Tout au long de la phase d’agitation de cet été, notre équipe est revenue vers des secteurs cycliques/industriels. Nous admettons que des excès ont manifestement été commis sur certaines valeurs de ces secteurs. Même si nous dénotons un ralentissement de la croissance au niveau international, nous excluons tout scénario de retour en récession.

Quels éléments de soutien peut-on entrevoir d’ici la fin de l’année ?

Nous pourrions avoir des déclarations favorables de la part de la BCE. Cependant, dans une large mesure elles sont déjà intégrées dans le marché. Ce dernier considère que le soutien de la BCE est assuré. L’évocation d’une amplification de l’intervention de la Banque centrale par son président n’aurait donc à mon sens pas grand effet positif. Cependant tout ce qui laisserait penser une marche arrière de la BCE aura indéniablement un impact négatif.

Du coté des éléments de risque, un nouveau statu quo de la Fed pourrait-il de nouveau dérouter le marché ?

Le marché a été une première fois négativement surpris par la Fed par sa décision de ne pas agir en septembre. Celui-ci s’attend à l’éventualité d’être de nouveau déçu d’ici la fin de l’année. Ainsi un nouveau statu quo de la Fed n’aura vraisemblablement pas le même impact que le mois dernier.
Le manque de visibilité sur la manière dont sera poursuivie la politique monétaire continuera à alimenter de la volatilité sur le marché. La nervosité du marché pourrait être d’autant plus palpable si l’on entrevoit un indice des prix à la consommation aux Etats-Unis en hausse sur fond d’une stabilisation du cours du baril de pétrole, puisque jusque là une des raisons phares qui expliquent l’absence d’intervention de la Fed est la faiblesse de l’inflation.

Comment analysez-vous la phase d’agitation qui s’est ouverte depuis quelques semaines ?

La phase d’agitation qui s’est ouverte depuis quelques semaines est classique et légitime étant donné les incertitudes qui portent sur l’état de la croissance, la variation des taux, l’ampleur des bénéfices des entreprises.
Nous ne sommes pas du tout dans une configuration comparable à celle de 2008 ou dans une moindre mesure à celle de 2011 où le marché était confronté à des risques de nature systémiques. Une faillite du secteur bancaire n’est pas en cause.

Quid du risque lié à la Chine ?
Nous sommes d’avis qu’il y a trop d’inquiétude sur ce qui se passe en Chine. Nous n’entrevoyons pas un atterrissage brutal de la croissance chinoise.

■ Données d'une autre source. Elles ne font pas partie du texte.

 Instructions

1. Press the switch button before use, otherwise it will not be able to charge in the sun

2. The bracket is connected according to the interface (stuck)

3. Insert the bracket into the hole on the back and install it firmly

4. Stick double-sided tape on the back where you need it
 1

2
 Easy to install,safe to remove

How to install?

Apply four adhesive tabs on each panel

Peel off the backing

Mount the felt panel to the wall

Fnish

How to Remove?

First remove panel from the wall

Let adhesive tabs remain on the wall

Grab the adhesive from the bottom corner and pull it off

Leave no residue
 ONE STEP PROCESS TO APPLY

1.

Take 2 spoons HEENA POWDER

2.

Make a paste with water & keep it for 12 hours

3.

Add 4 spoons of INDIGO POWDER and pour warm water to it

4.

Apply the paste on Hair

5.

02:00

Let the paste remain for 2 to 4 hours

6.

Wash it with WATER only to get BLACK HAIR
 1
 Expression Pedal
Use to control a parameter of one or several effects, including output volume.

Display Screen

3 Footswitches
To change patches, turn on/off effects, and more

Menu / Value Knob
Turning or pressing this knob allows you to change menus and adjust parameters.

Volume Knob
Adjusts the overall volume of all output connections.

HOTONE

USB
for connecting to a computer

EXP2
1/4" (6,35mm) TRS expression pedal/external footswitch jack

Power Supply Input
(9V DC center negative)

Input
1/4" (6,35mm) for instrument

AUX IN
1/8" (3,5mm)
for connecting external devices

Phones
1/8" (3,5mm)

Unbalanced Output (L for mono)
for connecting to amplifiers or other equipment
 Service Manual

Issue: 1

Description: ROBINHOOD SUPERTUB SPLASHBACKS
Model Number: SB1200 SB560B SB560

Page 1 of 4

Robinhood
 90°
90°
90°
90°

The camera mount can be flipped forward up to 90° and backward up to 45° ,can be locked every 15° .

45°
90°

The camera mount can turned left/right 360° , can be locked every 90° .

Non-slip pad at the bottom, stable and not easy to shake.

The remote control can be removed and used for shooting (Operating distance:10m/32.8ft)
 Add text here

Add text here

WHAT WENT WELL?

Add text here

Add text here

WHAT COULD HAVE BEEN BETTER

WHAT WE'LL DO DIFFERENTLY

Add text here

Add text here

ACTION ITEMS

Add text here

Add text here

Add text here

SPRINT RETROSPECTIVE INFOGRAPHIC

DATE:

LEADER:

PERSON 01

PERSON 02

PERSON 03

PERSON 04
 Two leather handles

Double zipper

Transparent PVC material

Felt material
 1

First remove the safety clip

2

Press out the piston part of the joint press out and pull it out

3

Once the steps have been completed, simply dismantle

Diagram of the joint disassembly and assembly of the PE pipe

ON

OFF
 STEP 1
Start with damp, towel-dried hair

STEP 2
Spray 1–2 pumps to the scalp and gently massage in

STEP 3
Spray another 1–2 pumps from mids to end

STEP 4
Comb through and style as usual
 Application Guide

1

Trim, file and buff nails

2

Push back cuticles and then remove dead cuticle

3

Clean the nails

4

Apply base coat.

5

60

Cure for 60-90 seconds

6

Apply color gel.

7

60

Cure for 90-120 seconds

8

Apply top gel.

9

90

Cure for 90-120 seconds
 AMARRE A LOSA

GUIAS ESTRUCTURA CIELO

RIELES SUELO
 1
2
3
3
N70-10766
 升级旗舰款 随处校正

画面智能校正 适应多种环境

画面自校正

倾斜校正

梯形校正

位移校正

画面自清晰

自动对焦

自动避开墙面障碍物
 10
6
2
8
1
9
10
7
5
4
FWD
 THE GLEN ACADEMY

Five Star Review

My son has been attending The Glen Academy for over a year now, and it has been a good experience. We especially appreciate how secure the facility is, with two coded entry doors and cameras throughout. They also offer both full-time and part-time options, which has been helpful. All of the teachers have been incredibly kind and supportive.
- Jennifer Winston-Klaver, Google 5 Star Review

Vous excluez toute probabilité que l’on connaisse un quatrième trimestre sur le marché des actions de la zone euro similaire au troisième trimestre ?
Cela fait depuis 2012 que le marché des actions de la zone euro est monté en ligne droite sans véritable correction boursière avec un niveau de volatilité très bas. Il y a ainsi lieu de relativiser la contreperformance que l’on a connu le trimestre dernier.
Comme pour un tremblement de terre qui se manifesterait, nous ne sommes pas à l’abri d’une réplique. A présent, parier sur la survenance d’une correction violente au cours des prochaines semaines serait aussi risquer que de parier sur la matérialisation d’un fort rallye de 10%.

Un dernier mot ?

Notre propos est de dire que nous sommes dans une situation qui ne justifie pas une totale sortie du marché. Il y a lieu de tirer avantage des excès commis à la baisse pour accroitre son exposition.